How to complete this task:
Verbatim copy, images removed: write out the entries below.

*** Opening Provided data ***

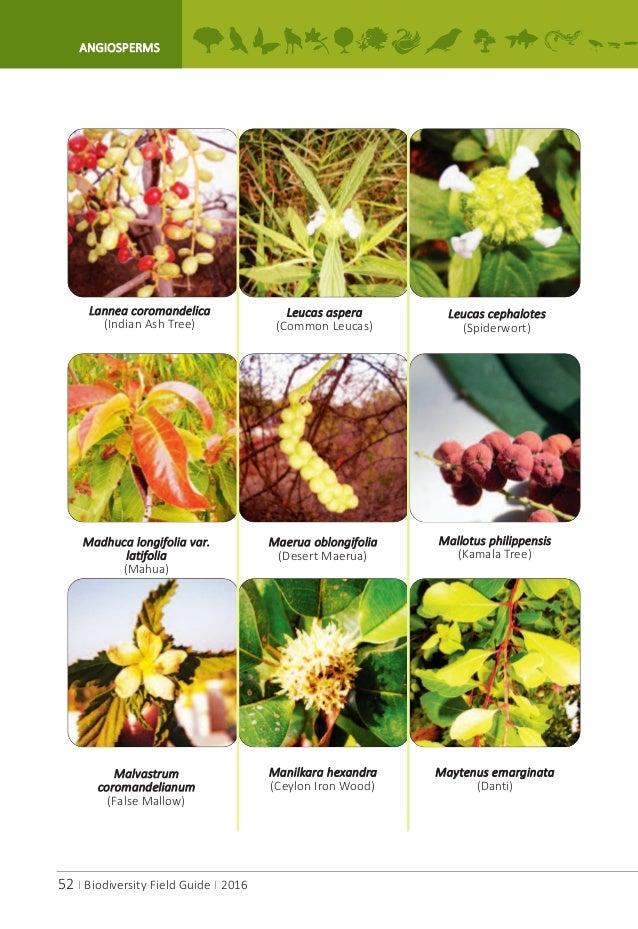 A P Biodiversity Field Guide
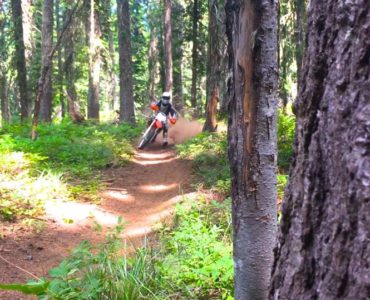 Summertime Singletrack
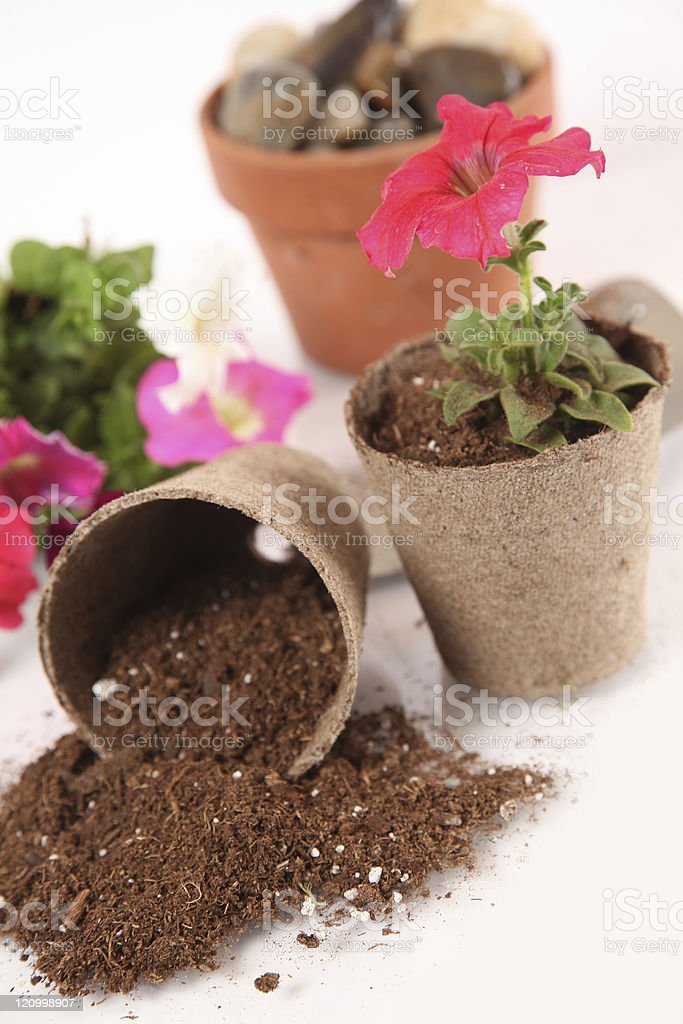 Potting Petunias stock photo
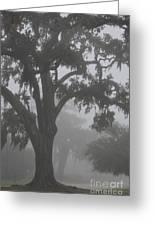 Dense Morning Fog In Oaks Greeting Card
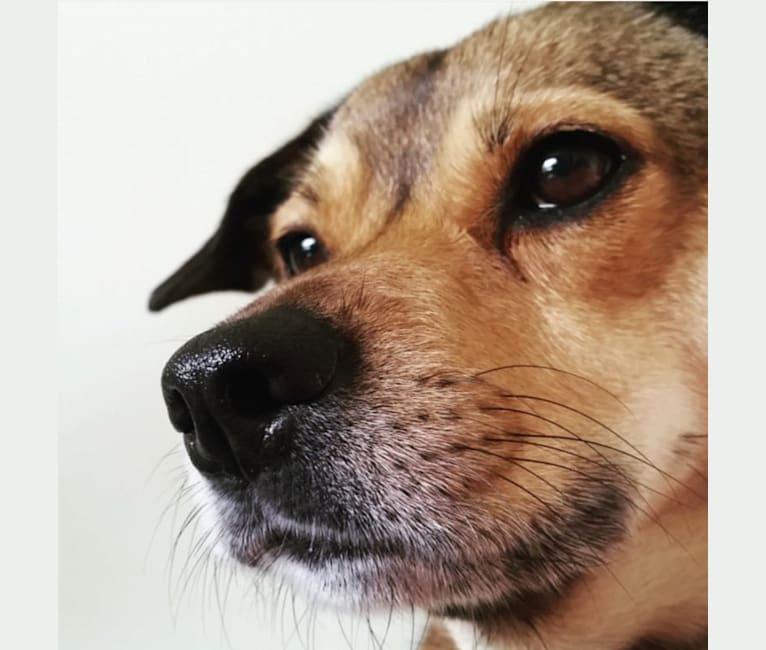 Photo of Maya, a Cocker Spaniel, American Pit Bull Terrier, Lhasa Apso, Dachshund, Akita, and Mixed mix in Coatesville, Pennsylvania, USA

*** Closing Provided data ***

Answer to this problem:
 A P Biodiversity Field Guide
 Summertime Singletrack
 Potting Petunias stock photo
 Dense Morning Fog In Oaks Greeting Card
 Photo of Maya, a Cocker Spaniel, American Pit Bull Terrier, Lhasa Apso, Dachshund, Akita, and Mixed mix in Coatesville, Pennsylvania, USA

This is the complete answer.